For UMCIPC readers (call to action)

  1. Run a before/after test on your own machine (use Lenovo Vantage + a timed browsing or YouTube session) and log runtime with and without ad blocking & with different playback resolutions. Compare energy used (Wh) or runtime to see the real effect for your hardware. (Opera News)

  2. Share anonymized Vantage logs with UMCIPC if you’d like us to aggregate and publish a community-level report comparing popular models and settings. (If you share, redact any personal IDs; hardware FRUs like LNV-01AV448 are fine.)

  3. For fleet management: consider defaulting lab/edu machines to browsers with efficient built-in ad mitigation or to configuration profiles that disable autoplay — a low-effort way to reduce energy use at scale.


Sources (selected)

  • Opera: Ads eat more than half of the page loading time; ad block improved battery life ~12.9% in a test. (Opera News)
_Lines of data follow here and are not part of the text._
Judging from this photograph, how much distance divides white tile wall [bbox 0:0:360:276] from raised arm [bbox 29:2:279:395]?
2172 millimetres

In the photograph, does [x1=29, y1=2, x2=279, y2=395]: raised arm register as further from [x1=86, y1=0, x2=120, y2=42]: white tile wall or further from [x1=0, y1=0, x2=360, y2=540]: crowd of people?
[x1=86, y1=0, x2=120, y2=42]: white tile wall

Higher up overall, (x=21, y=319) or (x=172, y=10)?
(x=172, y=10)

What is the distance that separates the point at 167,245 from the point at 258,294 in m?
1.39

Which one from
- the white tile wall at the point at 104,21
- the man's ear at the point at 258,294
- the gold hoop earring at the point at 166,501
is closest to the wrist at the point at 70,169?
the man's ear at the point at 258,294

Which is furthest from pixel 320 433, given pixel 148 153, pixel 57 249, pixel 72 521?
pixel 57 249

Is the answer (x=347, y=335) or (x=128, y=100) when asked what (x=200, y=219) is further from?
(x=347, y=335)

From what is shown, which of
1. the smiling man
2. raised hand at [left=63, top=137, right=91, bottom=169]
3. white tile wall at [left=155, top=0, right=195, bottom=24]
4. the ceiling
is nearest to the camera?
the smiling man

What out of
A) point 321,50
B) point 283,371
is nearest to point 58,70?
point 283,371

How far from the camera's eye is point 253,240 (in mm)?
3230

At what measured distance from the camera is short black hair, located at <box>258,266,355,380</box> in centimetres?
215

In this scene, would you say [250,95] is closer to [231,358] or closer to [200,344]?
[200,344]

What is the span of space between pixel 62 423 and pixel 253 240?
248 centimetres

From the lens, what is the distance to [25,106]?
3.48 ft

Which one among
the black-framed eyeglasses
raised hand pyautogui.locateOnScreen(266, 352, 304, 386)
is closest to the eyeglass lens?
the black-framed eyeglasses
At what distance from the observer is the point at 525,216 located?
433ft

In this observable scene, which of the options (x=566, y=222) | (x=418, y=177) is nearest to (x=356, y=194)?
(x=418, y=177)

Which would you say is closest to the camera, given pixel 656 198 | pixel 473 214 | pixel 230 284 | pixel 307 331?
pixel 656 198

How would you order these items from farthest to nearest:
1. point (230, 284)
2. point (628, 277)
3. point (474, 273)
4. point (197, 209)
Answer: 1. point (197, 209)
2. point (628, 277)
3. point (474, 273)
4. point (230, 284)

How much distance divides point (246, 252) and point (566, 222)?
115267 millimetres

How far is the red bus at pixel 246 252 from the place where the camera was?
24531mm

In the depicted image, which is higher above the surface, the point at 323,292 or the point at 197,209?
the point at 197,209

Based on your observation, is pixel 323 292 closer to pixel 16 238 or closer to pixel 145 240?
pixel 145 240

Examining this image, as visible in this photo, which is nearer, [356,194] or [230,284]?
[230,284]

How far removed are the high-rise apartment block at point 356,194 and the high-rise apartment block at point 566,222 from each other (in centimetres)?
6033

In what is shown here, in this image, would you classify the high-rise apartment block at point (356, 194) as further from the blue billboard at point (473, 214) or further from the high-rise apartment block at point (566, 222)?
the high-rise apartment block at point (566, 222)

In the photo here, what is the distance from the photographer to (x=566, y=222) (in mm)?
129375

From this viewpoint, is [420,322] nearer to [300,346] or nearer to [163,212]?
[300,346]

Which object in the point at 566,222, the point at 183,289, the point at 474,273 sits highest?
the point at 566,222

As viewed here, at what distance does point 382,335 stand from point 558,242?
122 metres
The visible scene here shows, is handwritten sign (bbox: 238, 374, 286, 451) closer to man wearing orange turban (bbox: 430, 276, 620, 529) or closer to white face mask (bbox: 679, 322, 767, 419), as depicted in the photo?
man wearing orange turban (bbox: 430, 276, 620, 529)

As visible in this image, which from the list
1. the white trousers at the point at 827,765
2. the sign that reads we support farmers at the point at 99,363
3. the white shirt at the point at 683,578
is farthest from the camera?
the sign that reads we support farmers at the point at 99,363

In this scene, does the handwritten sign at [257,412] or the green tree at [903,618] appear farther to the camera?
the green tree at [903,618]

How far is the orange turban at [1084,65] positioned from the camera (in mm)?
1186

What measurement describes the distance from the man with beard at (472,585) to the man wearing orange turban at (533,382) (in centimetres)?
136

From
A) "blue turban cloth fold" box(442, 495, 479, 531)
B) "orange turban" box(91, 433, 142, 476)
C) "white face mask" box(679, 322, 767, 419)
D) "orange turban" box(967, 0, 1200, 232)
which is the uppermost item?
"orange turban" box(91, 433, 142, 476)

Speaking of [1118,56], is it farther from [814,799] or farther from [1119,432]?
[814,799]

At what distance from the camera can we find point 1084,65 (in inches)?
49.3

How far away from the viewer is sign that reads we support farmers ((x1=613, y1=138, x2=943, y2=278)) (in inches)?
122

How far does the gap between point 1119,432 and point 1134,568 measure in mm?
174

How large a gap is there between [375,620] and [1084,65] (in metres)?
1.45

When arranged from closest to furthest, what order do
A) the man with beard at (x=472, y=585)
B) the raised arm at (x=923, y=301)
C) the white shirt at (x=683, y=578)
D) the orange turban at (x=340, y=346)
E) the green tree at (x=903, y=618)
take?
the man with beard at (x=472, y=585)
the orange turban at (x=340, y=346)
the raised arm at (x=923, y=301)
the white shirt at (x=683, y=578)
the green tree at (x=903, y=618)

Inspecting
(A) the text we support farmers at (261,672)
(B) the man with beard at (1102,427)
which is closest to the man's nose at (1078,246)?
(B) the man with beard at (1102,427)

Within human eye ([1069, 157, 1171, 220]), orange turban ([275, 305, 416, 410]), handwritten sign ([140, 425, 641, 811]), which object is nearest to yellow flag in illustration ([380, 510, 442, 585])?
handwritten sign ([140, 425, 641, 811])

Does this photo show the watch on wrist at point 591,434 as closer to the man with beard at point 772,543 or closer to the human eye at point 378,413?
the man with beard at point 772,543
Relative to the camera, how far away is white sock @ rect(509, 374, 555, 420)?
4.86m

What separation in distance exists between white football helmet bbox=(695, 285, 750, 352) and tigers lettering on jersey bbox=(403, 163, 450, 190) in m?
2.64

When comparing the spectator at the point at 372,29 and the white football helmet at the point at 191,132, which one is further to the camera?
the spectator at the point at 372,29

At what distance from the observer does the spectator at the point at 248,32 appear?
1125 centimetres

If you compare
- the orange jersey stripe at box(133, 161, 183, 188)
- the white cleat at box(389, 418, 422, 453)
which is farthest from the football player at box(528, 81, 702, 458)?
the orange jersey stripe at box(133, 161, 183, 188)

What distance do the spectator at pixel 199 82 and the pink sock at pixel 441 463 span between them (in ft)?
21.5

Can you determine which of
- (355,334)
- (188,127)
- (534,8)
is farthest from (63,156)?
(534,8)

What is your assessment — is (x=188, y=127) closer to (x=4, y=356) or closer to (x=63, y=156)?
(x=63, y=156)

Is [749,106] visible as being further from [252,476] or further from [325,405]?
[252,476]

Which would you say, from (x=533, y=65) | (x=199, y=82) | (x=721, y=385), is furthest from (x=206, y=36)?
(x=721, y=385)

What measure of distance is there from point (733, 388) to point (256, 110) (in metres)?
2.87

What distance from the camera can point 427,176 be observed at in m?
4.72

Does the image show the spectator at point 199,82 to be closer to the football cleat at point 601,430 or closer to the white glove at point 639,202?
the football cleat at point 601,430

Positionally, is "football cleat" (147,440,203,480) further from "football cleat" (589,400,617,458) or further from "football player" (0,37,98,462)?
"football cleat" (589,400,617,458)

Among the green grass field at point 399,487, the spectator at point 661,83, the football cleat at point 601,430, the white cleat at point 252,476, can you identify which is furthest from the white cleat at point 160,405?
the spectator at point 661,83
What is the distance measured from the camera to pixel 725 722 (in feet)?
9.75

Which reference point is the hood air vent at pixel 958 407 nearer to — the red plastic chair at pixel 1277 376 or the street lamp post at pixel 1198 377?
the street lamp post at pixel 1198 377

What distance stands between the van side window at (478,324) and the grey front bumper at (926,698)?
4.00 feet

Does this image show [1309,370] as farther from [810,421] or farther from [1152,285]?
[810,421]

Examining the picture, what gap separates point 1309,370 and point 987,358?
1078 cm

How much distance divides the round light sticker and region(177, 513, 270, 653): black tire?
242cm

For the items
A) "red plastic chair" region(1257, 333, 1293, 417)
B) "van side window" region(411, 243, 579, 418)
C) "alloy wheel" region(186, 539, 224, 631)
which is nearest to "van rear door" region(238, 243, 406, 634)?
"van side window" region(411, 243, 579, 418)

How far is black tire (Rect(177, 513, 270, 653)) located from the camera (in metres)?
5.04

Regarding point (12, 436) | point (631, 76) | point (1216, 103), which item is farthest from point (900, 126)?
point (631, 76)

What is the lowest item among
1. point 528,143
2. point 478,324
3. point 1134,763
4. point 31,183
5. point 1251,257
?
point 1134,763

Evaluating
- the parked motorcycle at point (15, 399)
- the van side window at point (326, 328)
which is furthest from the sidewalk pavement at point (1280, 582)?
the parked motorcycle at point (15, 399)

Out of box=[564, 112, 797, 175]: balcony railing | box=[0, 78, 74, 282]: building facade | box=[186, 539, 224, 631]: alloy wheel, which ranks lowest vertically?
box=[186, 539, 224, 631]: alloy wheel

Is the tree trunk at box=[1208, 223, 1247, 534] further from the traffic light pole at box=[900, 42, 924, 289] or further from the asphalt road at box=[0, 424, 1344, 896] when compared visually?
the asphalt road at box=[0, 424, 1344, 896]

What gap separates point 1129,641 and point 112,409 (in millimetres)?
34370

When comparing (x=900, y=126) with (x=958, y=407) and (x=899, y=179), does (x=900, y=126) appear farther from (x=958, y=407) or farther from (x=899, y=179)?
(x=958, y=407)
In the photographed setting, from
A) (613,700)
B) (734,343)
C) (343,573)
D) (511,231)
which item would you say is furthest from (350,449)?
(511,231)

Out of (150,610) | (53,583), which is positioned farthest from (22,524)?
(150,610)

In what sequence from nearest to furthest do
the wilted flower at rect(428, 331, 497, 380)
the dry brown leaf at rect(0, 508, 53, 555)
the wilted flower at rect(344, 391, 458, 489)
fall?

  • Research (2024–2025): comparative studies showing ad-blockers and built-in blockers reduce power consumption, especially on media-heavy sites. (ResearchGate)

  • Scientific review: Environmental impact assessment of online advertising — shows rich media/video ads use more processing and energy than static content. (ScienceDirect)

  • FastCompany / Forbes coverage of early academic results (UC Berkeley & Microsoft) and later reporting on app ad power overhead. (Fast Company)

  • News coverage and developer discussion about software AV1 decoding (dav1d) and reported battery impacts on some devices (context for YouTube playback energy). (The Sun)

This article is AI-generated with help of ChatGPT, check for mistakes.